Document excerpt:

As I wrote in https://news.ycombinator.com/item?id=44048391 , you have to get used to copying the libstd impl when working with MaybeUninit. For my code I put a "TODO(rustup)" comment on such copies, to remind myself to revisit them every time I update the Rust version in toolchain.toml

In other words the """safe""" stable code looks like this:

    let mut data = Vec::with_capacity(sz);
    let mut dst_uninit = data.spare_capacity_mut();
    let uninit_src: &[MaybeUninit<T>] = unsafe { transmute(buf) };
    dst_uninit.copy_from_slice(uninit_src);
    unsafe { data.set_len(sz) };

That's correct.

Valgrind it :)

Valgrind doesn’t tell you about UB, just if the code did something incorrect with memory and that depends on what the optimizer did if you did write UB code. You’ll need Miri to tell you if this kind of code is triggering UB which works by evaluating and analyzing the mid level of compiler output to check if Rust rules about safety are followed.

Reading from uninitialised memory is a fault that valgrind will detect.

But that’s precisely NOT the problem that exists in OPs code. It’s a problem Valgrind will detect if and only if the optimizer does something weird to exploit the UB in the code which may or may not happen AND doesn’t even necessarily happen on that line of code which will leave you scratching your head.

UB is weird and valgrind is not a tool for detecting UB. For that you want Miri or UBSAN. Valgrind’s equivalent is ASAN and MSAN which catch UB issues incidentally in some rare cases and not necessarily where the UB actually happened.


You are still doing a copy, and people want to avoid the needless memory copy.

If you are decoding a 4 megabyte jpeg, and that jpeg already exists in memory, then copying that buffer by using the Reader interface is painful overhead.

Challenges:
1) Name every tool that the Rust MaybeUninit thread brings up for catching memory errors or undefined behavior.
2) Resume the Rust MaybeUninit thread after its last post with the next reply or two.

Supplied information:
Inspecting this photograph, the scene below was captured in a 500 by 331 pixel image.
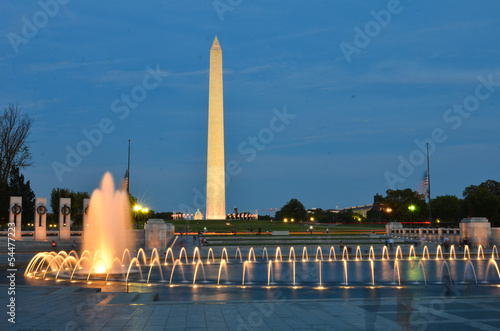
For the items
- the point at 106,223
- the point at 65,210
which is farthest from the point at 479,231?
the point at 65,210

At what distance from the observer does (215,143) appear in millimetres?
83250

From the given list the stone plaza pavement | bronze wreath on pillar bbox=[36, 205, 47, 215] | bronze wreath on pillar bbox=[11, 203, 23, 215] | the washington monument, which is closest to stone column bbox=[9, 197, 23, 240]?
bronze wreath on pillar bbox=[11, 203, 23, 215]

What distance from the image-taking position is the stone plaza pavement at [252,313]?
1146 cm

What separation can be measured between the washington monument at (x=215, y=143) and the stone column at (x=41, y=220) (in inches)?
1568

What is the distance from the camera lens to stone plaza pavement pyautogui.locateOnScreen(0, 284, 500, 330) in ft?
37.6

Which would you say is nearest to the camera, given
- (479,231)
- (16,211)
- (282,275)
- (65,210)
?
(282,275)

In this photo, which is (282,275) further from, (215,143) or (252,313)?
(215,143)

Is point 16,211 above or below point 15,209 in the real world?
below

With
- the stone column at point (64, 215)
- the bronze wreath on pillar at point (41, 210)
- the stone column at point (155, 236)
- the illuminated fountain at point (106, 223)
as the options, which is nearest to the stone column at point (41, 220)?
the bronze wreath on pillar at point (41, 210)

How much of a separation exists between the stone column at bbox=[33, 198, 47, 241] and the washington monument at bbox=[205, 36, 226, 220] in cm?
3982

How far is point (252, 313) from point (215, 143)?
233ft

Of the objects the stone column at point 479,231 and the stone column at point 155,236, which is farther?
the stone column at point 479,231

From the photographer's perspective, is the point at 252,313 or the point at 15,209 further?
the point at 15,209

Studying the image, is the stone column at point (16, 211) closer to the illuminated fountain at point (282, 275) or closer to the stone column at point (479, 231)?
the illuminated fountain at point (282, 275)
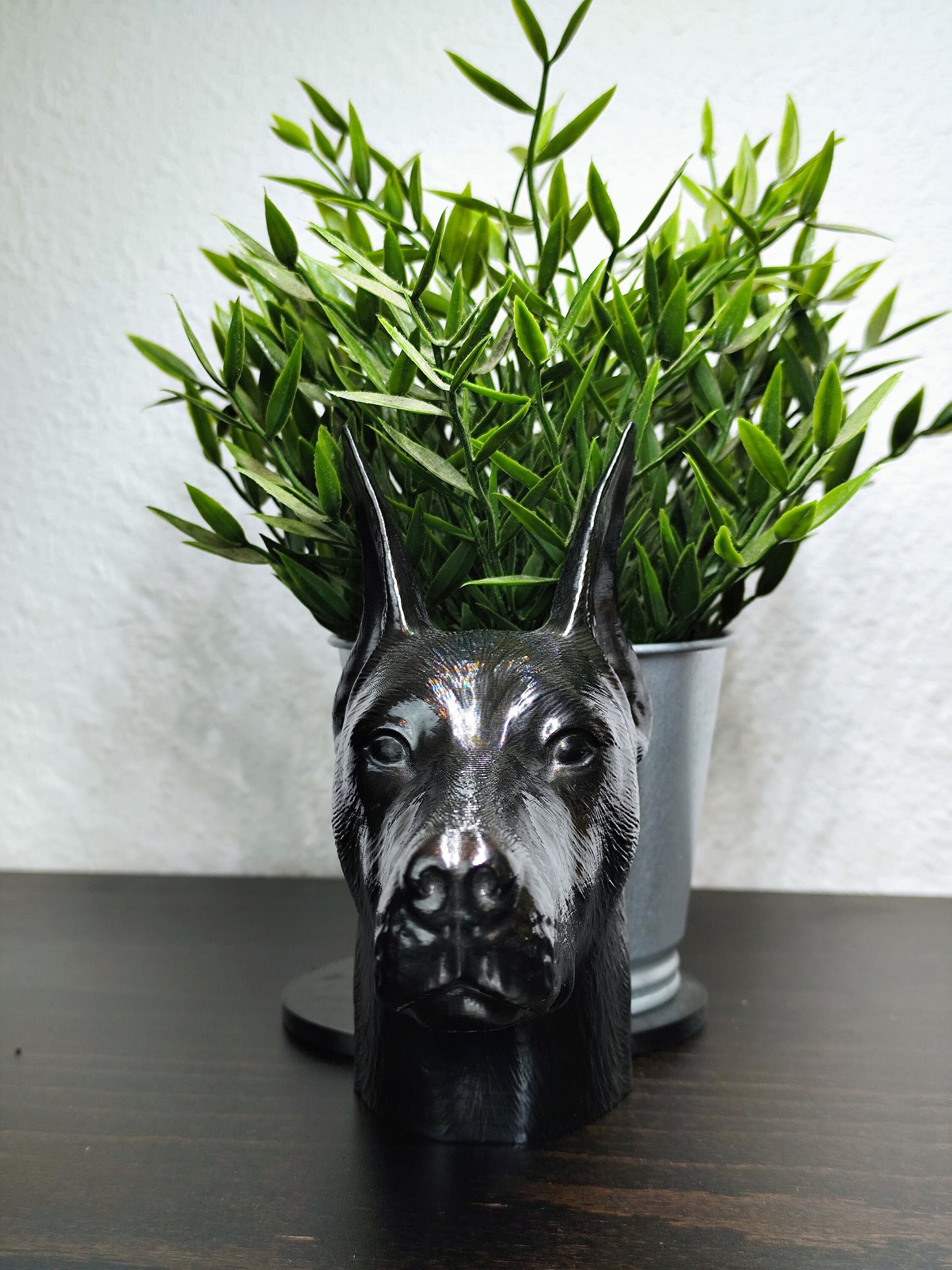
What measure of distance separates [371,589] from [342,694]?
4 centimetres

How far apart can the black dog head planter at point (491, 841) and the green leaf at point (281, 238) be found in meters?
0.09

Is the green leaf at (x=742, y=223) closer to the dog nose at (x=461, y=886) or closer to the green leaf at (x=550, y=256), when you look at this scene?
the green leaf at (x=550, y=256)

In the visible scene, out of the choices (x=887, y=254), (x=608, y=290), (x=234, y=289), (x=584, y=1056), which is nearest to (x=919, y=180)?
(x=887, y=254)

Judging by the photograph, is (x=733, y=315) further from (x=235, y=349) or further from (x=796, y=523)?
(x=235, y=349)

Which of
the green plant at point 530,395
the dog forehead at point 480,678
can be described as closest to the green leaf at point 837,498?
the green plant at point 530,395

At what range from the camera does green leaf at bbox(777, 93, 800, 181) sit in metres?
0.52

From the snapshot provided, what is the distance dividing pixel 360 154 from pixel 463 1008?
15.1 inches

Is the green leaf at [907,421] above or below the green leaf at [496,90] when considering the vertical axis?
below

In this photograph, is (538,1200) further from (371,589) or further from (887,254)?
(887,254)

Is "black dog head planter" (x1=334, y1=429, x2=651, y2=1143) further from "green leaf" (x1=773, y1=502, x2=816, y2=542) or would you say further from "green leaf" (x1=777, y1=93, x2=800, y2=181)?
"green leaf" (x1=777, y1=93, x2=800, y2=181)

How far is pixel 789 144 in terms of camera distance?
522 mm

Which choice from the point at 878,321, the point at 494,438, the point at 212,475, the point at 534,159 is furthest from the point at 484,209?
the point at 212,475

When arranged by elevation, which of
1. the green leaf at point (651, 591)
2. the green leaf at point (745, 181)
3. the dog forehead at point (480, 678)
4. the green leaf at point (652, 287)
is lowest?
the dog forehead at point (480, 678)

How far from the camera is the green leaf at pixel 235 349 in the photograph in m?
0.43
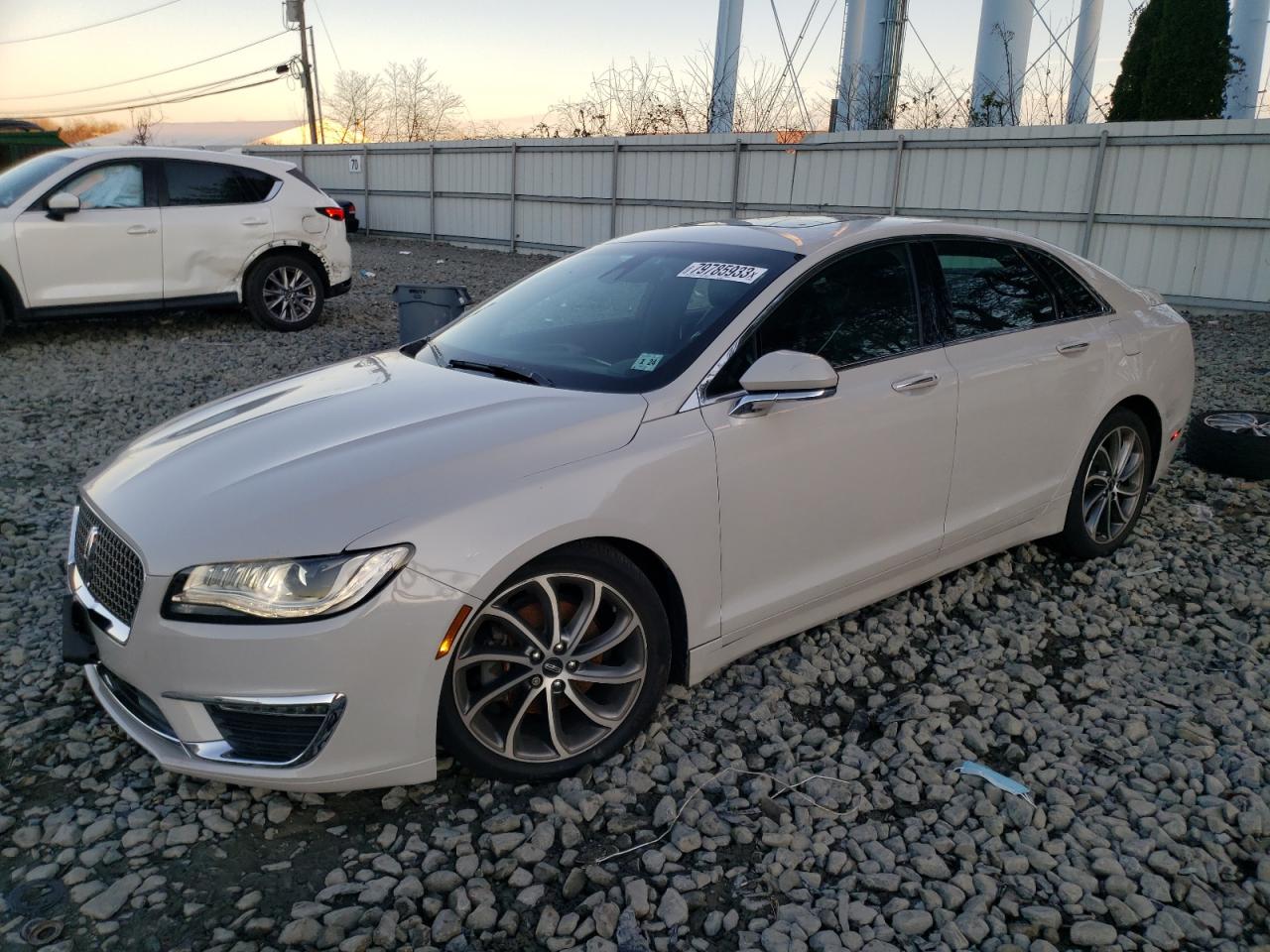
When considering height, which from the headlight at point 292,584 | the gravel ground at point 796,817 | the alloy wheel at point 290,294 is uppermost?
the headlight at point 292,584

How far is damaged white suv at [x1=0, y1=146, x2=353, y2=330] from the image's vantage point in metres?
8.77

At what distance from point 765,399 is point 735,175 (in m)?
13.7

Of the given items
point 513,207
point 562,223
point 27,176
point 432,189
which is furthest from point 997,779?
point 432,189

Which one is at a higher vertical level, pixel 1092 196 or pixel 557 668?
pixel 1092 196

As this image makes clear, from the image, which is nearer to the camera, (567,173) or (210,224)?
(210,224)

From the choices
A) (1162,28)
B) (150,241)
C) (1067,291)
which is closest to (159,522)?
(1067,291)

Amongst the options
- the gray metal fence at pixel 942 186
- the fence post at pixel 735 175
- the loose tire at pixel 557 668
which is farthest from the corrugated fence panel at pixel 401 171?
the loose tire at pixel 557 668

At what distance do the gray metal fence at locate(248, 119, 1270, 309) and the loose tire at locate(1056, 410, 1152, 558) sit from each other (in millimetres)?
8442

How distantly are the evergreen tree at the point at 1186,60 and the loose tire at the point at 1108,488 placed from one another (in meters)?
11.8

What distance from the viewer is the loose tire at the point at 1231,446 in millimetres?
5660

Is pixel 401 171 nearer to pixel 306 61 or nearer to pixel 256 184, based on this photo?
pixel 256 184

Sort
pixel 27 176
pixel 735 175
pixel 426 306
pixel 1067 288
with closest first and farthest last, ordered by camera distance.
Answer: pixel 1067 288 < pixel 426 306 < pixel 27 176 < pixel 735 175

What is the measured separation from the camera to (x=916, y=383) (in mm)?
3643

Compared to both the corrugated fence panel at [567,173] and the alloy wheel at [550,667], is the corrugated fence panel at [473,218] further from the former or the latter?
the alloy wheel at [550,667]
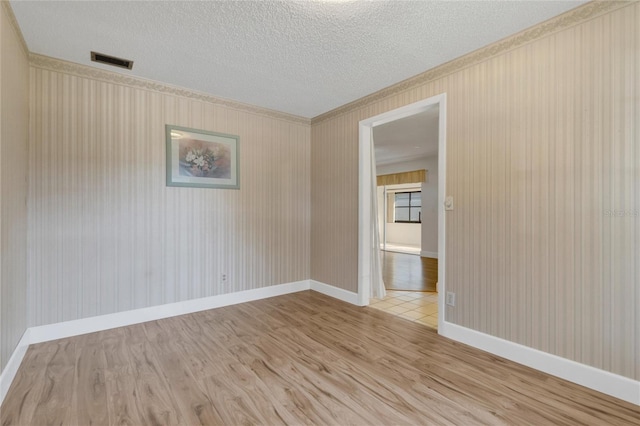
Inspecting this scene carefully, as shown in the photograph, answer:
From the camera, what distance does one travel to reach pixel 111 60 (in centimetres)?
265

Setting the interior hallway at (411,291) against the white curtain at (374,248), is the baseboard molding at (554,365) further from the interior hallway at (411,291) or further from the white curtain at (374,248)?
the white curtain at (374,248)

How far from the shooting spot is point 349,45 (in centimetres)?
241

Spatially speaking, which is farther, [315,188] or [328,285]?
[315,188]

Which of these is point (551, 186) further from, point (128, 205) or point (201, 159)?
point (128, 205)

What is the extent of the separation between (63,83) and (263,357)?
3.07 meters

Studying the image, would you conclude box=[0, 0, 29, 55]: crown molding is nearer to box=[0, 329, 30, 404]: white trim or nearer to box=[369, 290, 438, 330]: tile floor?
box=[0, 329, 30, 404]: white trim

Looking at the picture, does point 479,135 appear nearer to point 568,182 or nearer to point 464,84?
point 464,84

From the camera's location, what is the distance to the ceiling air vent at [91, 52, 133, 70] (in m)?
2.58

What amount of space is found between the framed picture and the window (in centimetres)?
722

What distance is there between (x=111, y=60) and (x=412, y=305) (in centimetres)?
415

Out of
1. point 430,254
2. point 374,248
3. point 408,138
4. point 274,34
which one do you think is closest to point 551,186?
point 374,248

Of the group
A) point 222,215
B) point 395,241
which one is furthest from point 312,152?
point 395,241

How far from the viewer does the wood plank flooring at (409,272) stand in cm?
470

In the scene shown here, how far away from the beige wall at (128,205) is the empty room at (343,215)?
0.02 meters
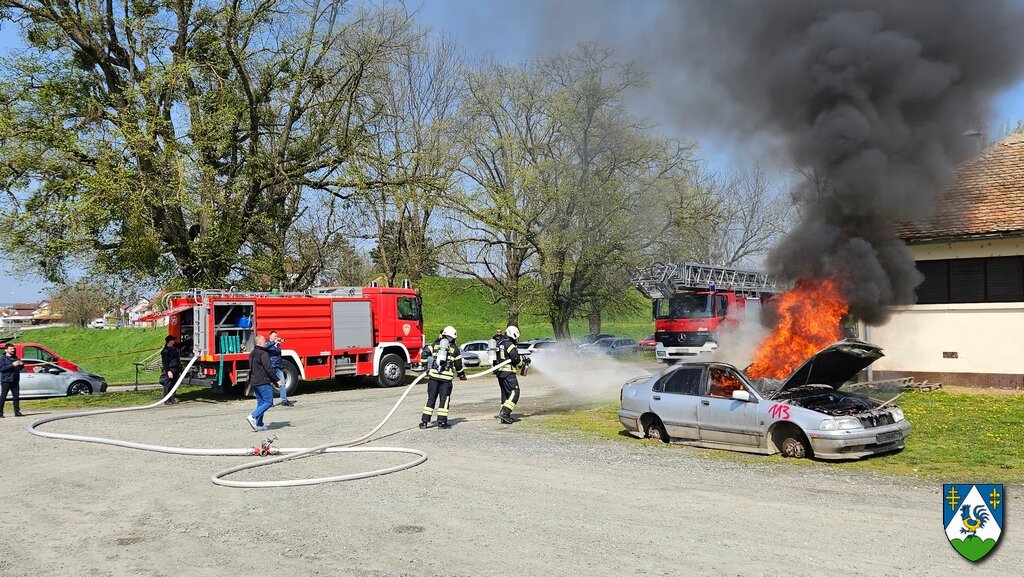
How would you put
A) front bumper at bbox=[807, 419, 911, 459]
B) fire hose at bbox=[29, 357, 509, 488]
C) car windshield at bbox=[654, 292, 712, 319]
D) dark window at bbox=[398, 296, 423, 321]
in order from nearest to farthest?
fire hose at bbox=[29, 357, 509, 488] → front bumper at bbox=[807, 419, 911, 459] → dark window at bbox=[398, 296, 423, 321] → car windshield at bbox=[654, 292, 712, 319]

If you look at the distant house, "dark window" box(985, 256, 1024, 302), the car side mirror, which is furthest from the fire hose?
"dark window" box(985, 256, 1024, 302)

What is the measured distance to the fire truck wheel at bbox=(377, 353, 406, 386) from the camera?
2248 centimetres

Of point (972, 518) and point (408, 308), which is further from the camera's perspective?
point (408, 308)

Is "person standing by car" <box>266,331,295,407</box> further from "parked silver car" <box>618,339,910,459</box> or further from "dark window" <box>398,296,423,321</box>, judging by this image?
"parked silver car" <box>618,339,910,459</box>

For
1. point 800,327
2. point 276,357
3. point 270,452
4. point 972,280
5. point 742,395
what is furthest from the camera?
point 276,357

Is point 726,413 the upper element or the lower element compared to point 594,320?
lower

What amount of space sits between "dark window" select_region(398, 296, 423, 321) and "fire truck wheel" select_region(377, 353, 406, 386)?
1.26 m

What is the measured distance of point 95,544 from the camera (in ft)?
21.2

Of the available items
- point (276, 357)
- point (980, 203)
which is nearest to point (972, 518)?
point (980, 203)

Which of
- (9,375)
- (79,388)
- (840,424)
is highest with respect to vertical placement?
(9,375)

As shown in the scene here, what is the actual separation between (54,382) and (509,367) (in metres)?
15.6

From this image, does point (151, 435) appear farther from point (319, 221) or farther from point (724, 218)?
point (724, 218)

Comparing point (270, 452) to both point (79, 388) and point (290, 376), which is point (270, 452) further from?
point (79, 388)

Expected outputs:
1) Valgrind, Miri, UBSAN, ASAN, MSAN

2)
Getting an io.Reader over a byte slice is a useful tool, but the primary use case for io.Reader is streaming stuff from the network or file system.

In this context, you can either have the io.Reader do a copy without allocating anything (take in a slice managed by the caller), or allocate and return a slice. There isn't really a middle ground here.


And you are going to work on all 4mb at the time? Even if you were to want to plop it on a socket you would just use IO.copy which would be no overhead, as no matter what you are still always going to copy bits out to place it in the socket to be sent.


>And you are going to work on all 4mb at the time?

Yes? Assume you were going to decode the jpeg and display it on screen. I assume the user would want to see the total jpeg at once.

Consider you are working on processing a program that has a bunch of jpegs and is running some AI inference on them.

1. You would read the jpegs from disk into memory. 2. You decode those jpegs in into RGBA buffers 3. You run inference on the RGBA buffers.

The current ImageDecode interface forces you to do a memcopy in between steps 1 and 2.

1. You would read the jpegs from disk into memory. 2. You copy the data in memory into another buffer because you are using the Reader interface 3. You decode those jpegs in into RGBA buffers 4. You run inference on the RGBA buffers.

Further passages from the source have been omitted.